Thin rings indicate dry years while thick rings show years when water was plentiful.
The research, accepted for publication in the Journal of Geophysical Research-Atmospheres, is part of NASA's ongoing work to improve the computer models that simulate climate now and in the future.
"The magnitude and significance of human climate change requires us to really understand the full range of natural climate variability," said study lead author Ben Cook, climate scientist at NASA's Goddard Institute for Space Studies in New York.

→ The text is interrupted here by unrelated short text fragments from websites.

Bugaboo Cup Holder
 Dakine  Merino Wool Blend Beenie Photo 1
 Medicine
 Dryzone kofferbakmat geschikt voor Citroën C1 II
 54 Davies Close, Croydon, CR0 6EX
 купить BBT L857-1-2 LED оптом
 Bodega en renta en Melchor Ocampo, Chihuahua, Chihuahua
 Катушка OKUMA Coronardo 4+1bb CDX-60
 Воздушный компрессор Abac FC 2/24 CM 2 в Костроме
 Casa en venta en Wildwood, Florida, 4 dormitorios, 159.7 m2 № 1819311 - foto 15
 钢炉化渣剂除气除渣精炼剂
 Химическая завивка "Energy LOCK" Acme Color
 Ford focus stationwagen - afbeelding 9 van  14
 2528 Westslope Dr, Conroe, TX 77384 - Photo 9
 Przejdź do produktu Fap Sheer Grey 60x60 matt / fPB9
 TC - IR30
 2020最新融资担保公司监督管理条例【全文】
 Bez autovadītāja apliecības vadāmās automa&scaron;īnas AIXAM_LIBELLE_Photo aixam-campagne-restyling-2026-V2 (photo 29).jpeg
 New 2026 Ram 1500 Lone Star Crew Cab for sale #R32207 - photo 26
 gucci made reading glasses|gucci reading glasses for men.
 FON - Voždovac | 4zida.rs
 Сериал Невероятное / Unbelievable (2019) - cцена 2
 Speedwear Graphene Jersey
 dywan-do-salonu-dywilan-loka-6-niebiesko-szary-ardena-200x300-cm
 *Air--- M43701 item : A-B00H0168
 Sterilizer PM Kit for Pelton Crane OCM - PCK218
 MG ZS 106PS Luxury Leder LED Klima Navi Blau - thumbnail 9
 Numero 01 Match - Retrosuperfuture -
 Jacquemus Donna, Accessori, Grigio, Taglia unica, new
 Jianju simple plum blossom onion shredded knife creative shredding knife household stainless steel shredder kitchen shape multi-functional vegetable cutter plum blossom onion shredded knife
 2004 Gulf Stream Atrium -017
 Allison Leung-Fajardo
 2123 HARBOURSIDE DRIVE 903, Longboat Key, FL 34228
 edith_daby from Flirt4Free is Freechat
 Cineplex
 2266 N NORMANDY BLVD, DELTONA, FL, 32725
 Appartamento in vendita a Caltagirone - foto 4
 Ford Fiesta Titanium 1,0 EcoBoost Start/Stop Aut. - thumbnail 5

"If we look at recent events and we start to see anomalies that are outside this range of natural variability, then we can say with some confidence that it looks like this particular event or this series of events had some kind of human caused climate change contribution," he said.
Cook and his colleagues used the tree-ring record called the Old World Drought Atlas to better understand how frequently and how severe Mediterranean droughts have been in the past.
Rings of trees both living and dead were sampled all over the region, from northern Africa, Greece, Lebanon, Jordan, Syria and Turkey.
Combined with existing tree-ring records from Spain, southern France, and Italy, these data were used to reconstruct patterns of drought geographically and through time over the past millennium.
Between the years 1100 and 2012, the team found droughts in the tree-ring record that corresponded to those described in historical documents written at the time.
According to Cook, the range of how extreme wet or dry periods were is quite broad, but the recent drought in the Levant region, from 1998 to 2012, stands out as about 50 percent drier than the driest period in the past 500 years, and 10 to 20 percent drier than the worst drought of the past 900 years.